C’est aussi pendant toute la durée du FCVQ que les résidents de Québec et ses visiteurs peuvent découvrir la vision de Samuel Matteau sur le Grand Froid, cette expérience de réalité virtuelle hors du commun qui change chaque année de concepteur et de regard. Pour cette 2ème édition, la place d’Youville prête de nouveaux ses lieux mythiques pour accueillir ce projet de Studio Élément dont l’approche pédagogique nous fait découvrir le patrimoine culturel de la ville de Québec de manière ludique. « Les gens ont tendance à être passifs devant un écran, ils ne sont pas habitués à bouger et occuper l’espace » nous explique le réalisateur pour qui ce projet est « une antithèse du cinéma ». « On est plus proche d’une mise en scène théâtrale » nous dit-il. C’est un monde des possibles rempli de perspectives qui s’offre à l’utilisateur auparavant spectateur et dorénavant acteur de l’œuvre qu’il fait bouger et avancer au gré de ses envies. Pour ce faire, il lui faudra apprendre à se détacher de l’expérience cinématographique habituelle et de son rapport à l’image. Cette réalité virtuelle devient donc un véritable outil de communication qui nous aide à circuler dans le jeu au même titre que circule l’information. Des éléments du décor se déclenchent alors et viennent de manière interactive jouer avec nos sens et titiller notre curiosité en réveillant l’enfant qui sommeille en chacun de nous, à l’image de cette cage d’ascenseur nous permettant de mieux appréhender l’espace et l’énergie du dôme crée.

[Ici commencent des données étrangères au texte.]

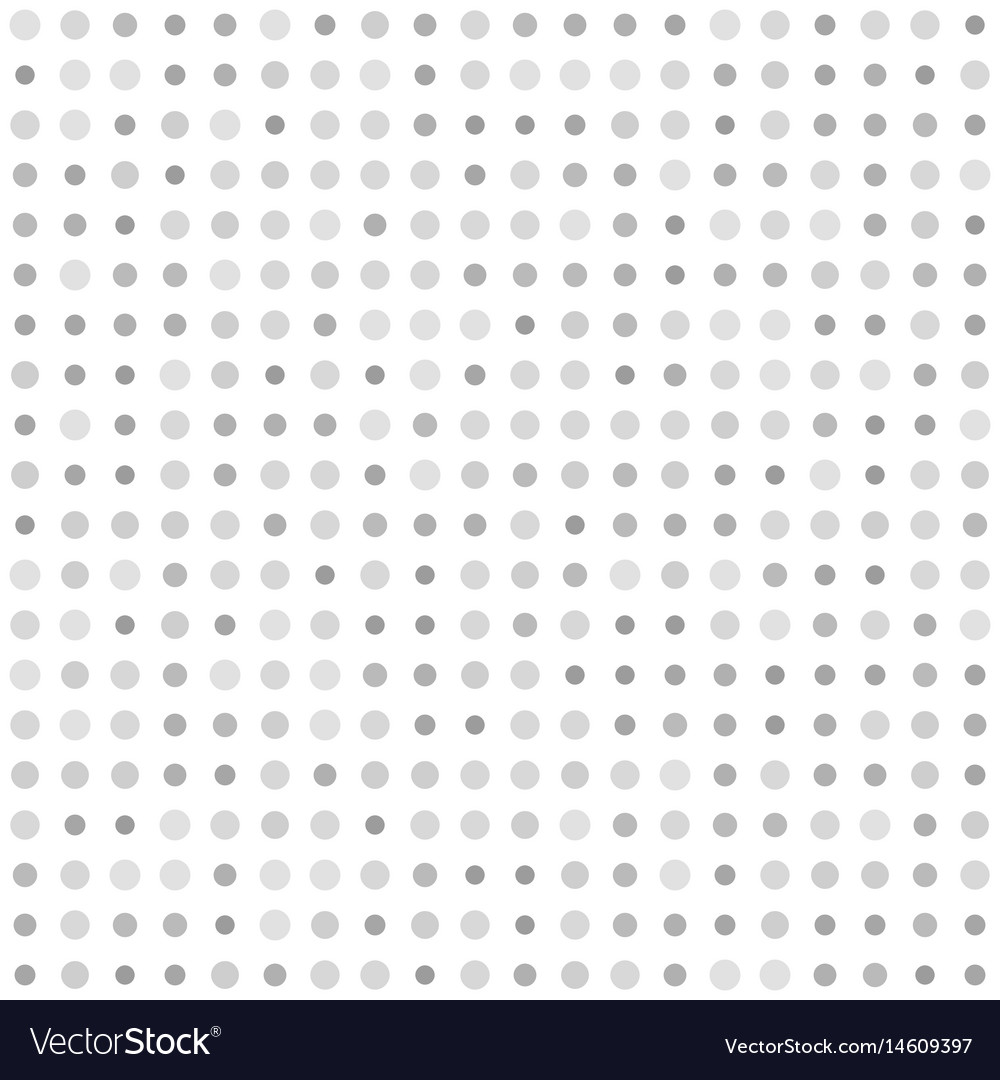 Polka dot pattern seamless dot background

En phase de scénarisation, Samuel Matteau prépare aussi un autre court métrage de fiction sur les camionneurs du Témiscamingue pratiquant le rodéo. Un évènement redneck qui lui permettra d’évoquer la personnalité sensible et fragile des garçons du coin au travers une course de camions de 18 roues et des changements climatiques. Une nouvelle réflexion sur la masculinité déjà entamée dans son premier long métrage Ailleurs où l’on découvrait, loin des schémas narratifs habituels, une fascinante histoire d’apprentissage faîte d’errance et de détours entre deux jeunes garçons de Québec, dans une tendre et singulière représentation comme on en voit peu dans le paysage cinématographique actuel. Manifestement, Samuel Matteau n’a pas fini de se questionner et de nous surprendre, tirant parti de son âge tendre pour créer un cinéma sensible à la technique travaillée et au caractère frondeur, tout en restant fidèle à l’enfant qu’il a été.